EXCERTO DO TEXTO -
Existem alguns livros que, apesar do seu grande mérito, estão hoje muito esquecidos. A Gaticanea, um poema épico português de finais do século XVIII, é sem qualquer dúvida um deles. De facto, é uma criação quase intemporal, bem como provavelmente uma das criações mais divertidas que tivemos a oportunidade de ler nos últimos tempos. E passamos a explicar o porquê, depois de mostrarmos esta belíssima gravura do pináculo da obra, que tem lugar em frente ao Palácio Nacional de Mafra.

Gaticanea, o combate final em Mafra

A Gaticanea (ou Cruelissima guerra entre os cães, e os gatos, decidida em huma sanguinolenta batalha na grande praça da real villa de Mafra) tem uma trama jocosa e relativamente simples - um cão e um gato encontram-se numa cozinha, o gato ataca o cão e rouba-lhe um pedaço de alimento que lhe tinha sido dado. É tão simples quanto isto, e toda a história até poderia ter ficado por aí, não fosse o facto de o incidente ter aqui suscitado o princípio da maior batalha que a vila de Mafra já viu, com milhões de mortos entre os combatentes dos dois lados opositores. E não estamos a exagerar, o conflito torna-se assim tão violento, mas de uma forma em que a sátira e o gozo constantes, bem presentes ao longo de toda a obra, nunca são esquecidos. Damos um pequeno exemplo, de um instante em que o autor aborda a dificuldade de saber o género sexual de um cão ou um gato:

Pois há homens sem barbas, ou barbicas,
Que em língua portuguesa são maricas*,
E mulheres barbadas de maneira
Que barbas vender podem numa feira.
Nos gatos e nos cães do mesmo modo
Se pode equivocar o mundo todo.

Parece ao longe um corço uma gazela,
Ao perto um cão parece uma cadela.
Parece a gata gato, o gato gata
Nas peles, e também se se retrata;
E pelos miaus, ou logo de repente,
Ninguém distingue o sexo desta gente.

Ao longo dos quatro cantos que precedem esse grande momento da guerra, e de mais de uma centena de páginas que compõem esta Gaticanea, ambos os lados do conflito viajam por todo o mundo em busca de novos combatentes, antes de se reunirem para o confronto final no derradeiro canto, com um desfecho inesperado. Entretanto, vão sendo satirizados diversas convenções da poesia épica - lá surge um interesse amoroso a um cão, um dos heróis é relembrado do seu dever em sonhos, são recrutados diversos combatentes invulgares, os deuses greco-romanos têm até um pequeno papel na aventura, e outras tantas coisas que tais.

LINHAS APRESENTADAS -
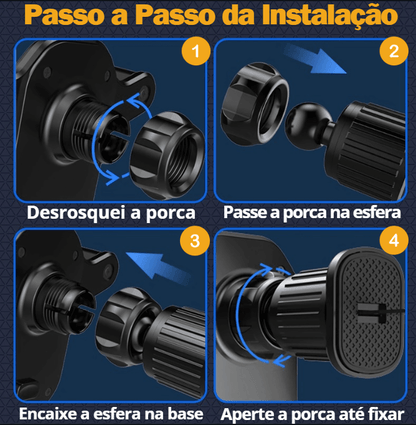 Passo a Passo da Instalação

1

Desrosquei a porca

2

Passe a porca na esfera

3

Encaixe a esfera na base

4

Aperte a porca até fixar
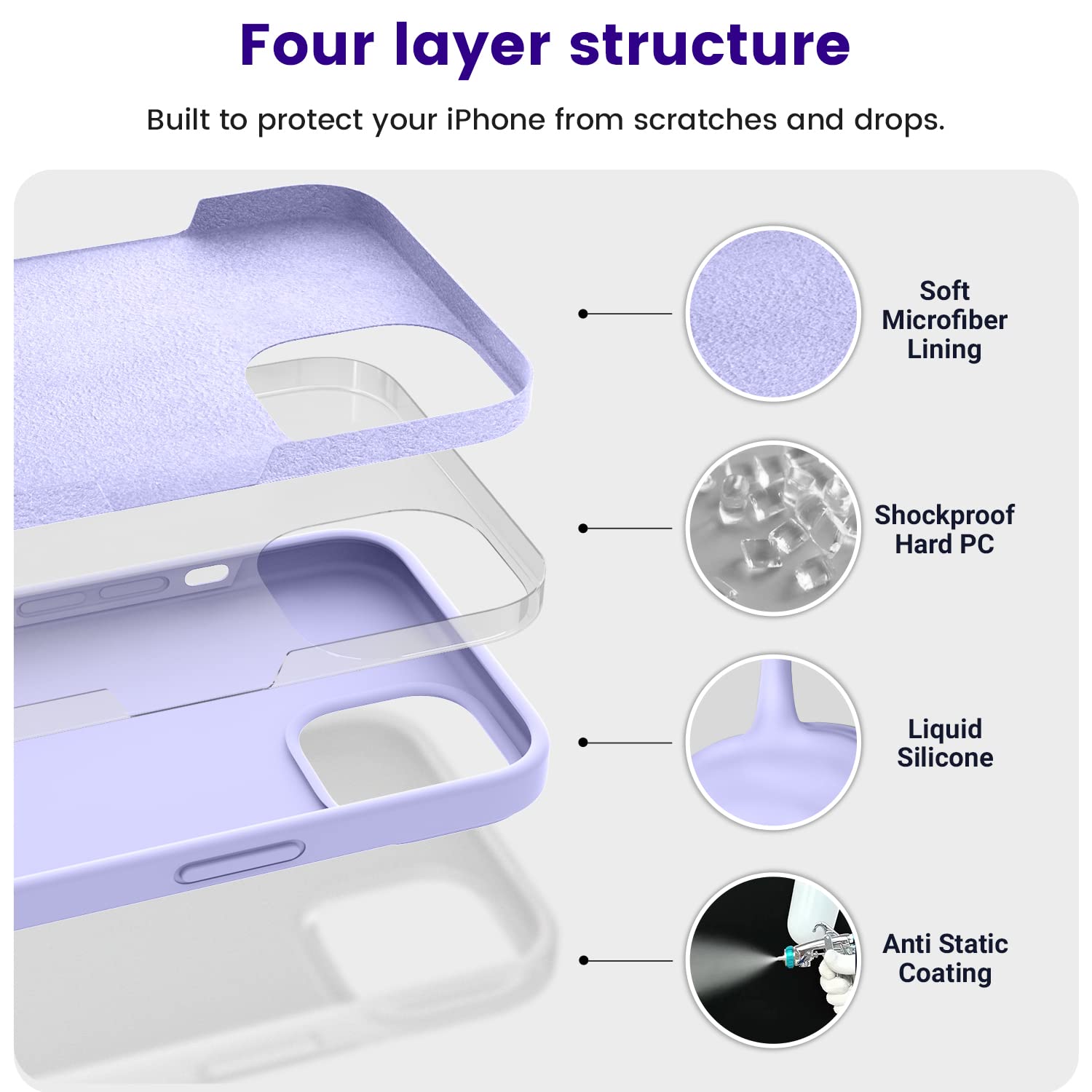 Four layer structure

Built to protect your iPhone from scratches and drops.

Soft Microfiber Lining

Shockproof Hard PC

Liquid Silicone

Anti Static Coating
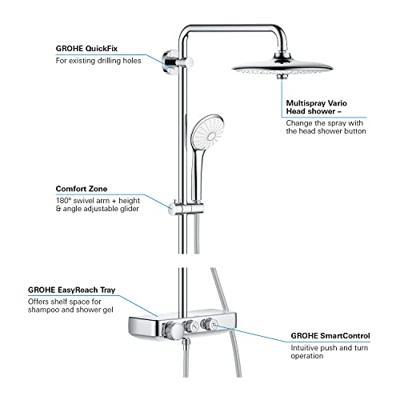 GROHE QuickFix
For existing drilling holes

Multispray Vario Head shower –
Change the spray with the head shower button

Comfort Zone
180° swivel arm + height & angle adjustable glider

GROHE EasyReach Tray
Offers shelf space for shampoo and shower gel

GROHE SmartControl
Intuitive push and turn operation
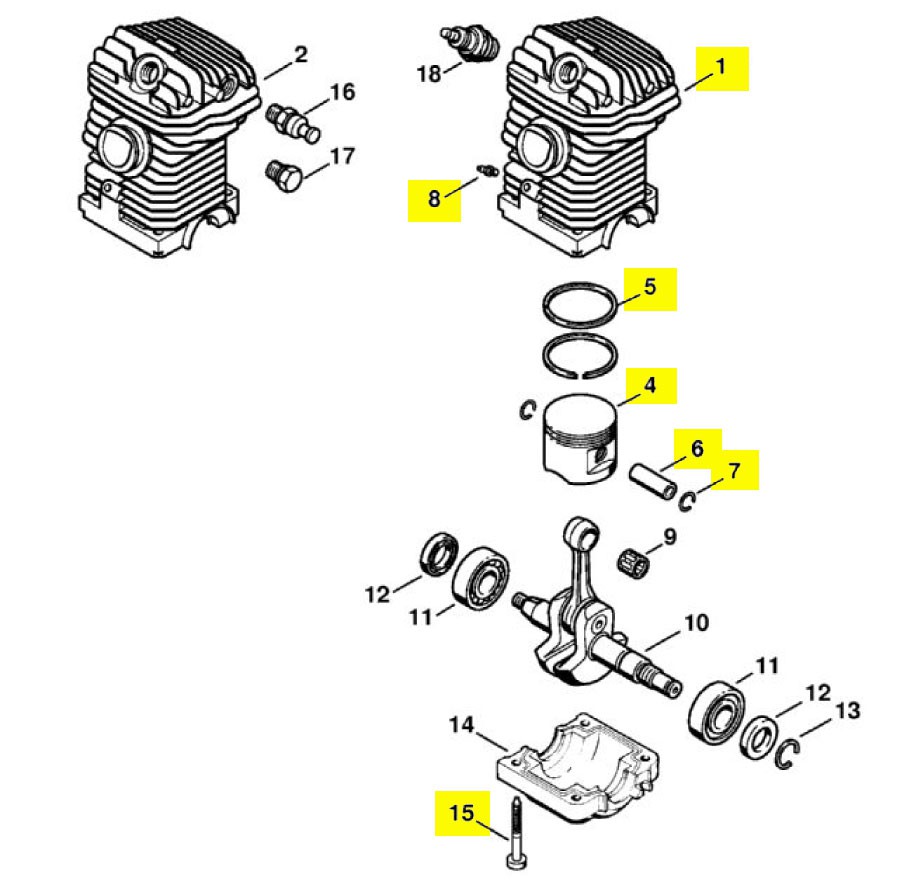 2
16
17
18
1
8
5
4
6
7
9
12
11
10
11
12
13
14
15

...

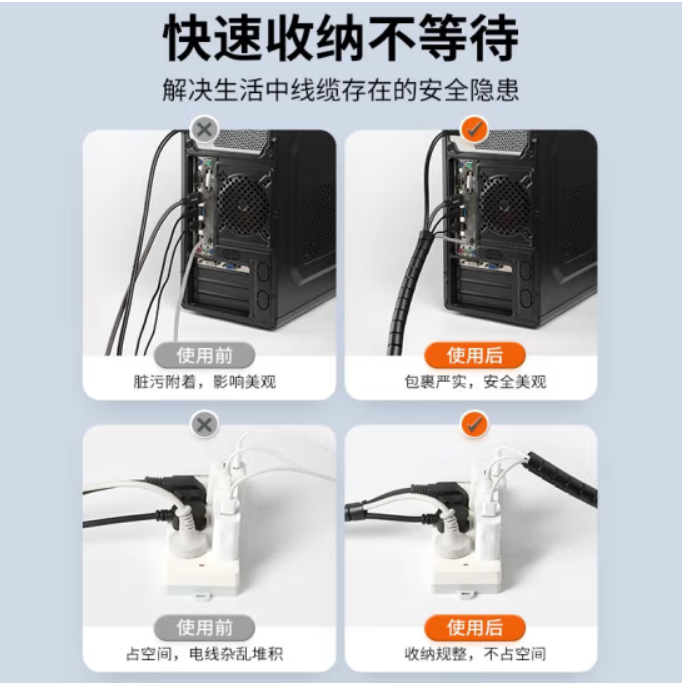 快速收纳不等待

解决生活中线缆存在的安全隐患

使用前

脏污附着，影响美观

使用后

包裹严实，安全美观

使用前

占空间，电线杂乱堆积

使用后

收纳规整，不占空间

==

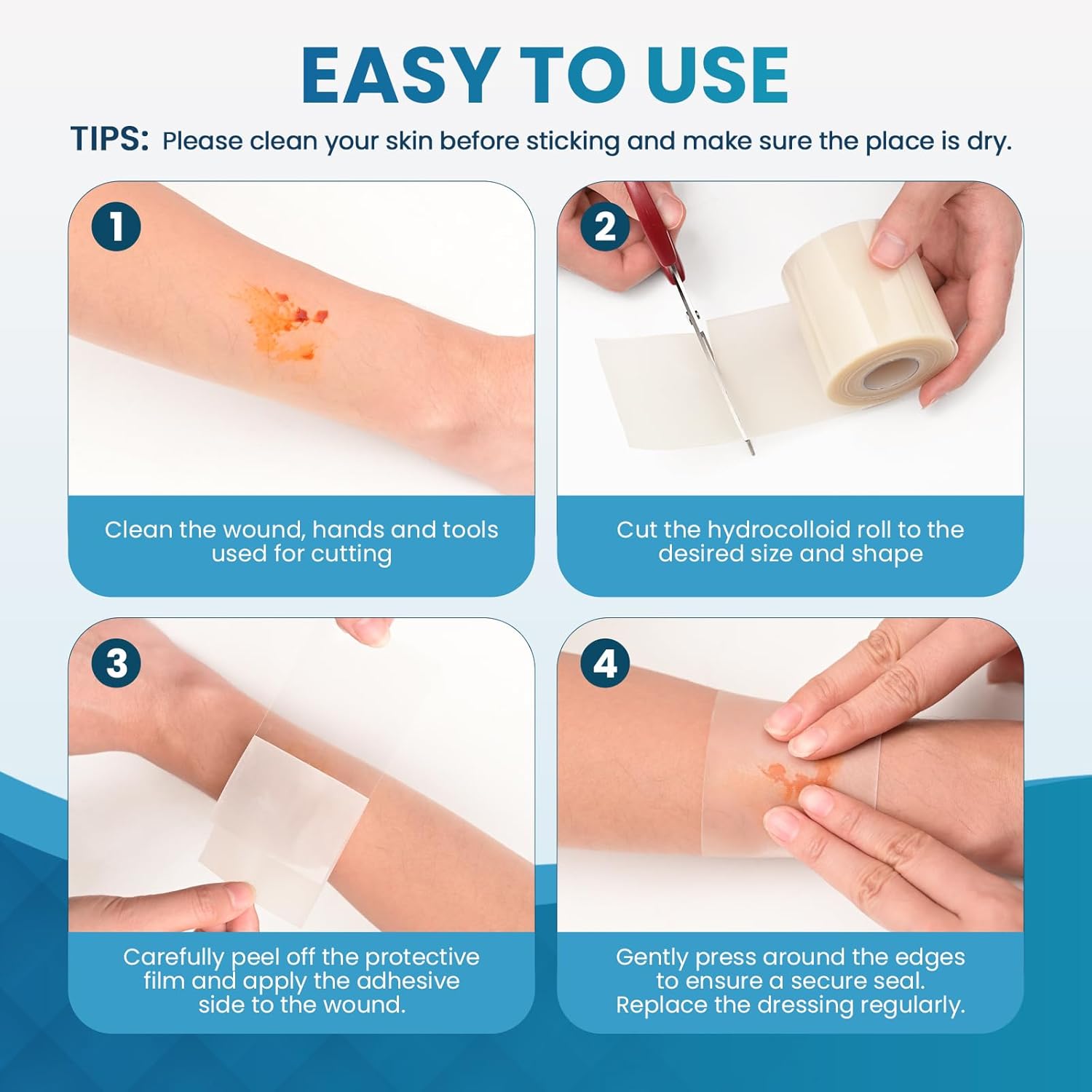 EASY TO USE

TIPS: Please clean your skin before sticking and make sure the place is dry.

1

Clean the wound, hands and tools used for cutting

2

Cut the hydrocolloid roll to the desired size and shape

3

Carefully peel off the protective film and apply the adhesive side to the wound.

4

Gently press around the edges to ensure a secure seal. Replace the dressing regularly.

TAREFAS PROPOSTAS -
• a. No excerto sobre a Gaticanea, quantos cantos precedem o grande momento da guerra?
• b. Que convenções da poesia épica são satirizadas na Gaticanea, segundo o excerto? Enumere todas.
• c. Dê seguimento ao excerto sobre a Gaticanea a partir da última frase apresentada.
As linhas acima constituem material à parte, sem relação com o excerto sobre a Gaticanea.

RESPOSTAS -
• a. Quatro cantos.

• b.
- Surge um interesse amoroso a um cão.
- Um dos heróis é relembrado do seu dever em sonhos.
- São recrutados diversos combatentes invulgares.
- Os deuses greco-romanos têm um pequeno papel na aventura.

• c.
 

Mas é provável que este breve resumo não faça uma verdadeira justiça à Gaticanea, a guerra de cães e gatos em Mafra. É um poema francamente divertido, que não podemos deixar de recomendar a todos aqueles que leiam estas linhas. Na verdade, só pecava por ainda não existir numa edição barata acessível aos nossos dias; assim, decidimos copiar a nossa cópia do século XVIII no scanner, e agora quem assim o desejar poderá comprar uma versão muito barata desta obra, mesmo em formato físico, na Amazon, a menos de 5€ (mais portes de envio), mas a versão de Kindle poderá não funcionar bem em dispositivos mais pequenos, como telemóveis. Se alguém decidir ler este poema, fica a nossa recomendação pessoal, até porque não nos daríamos ao trabalho de criar esta edição na Amazon se não acreditassemos verdadeiramente que a obra merece ser lida!

 

 

*- É digna de nota, esta breve referência à evolução e origem da palavra maricas. Se, como referido no poema, ela anteriormente designava apenas um homem que não tinha barba, ao longo do tempo esse sentido parece ter-se alargado para se referir a um homem efeminado - denotando aquela velha ideia dos "homens de barba rija" - e, eventualmente, até a um homossexual. Eram outros tempos...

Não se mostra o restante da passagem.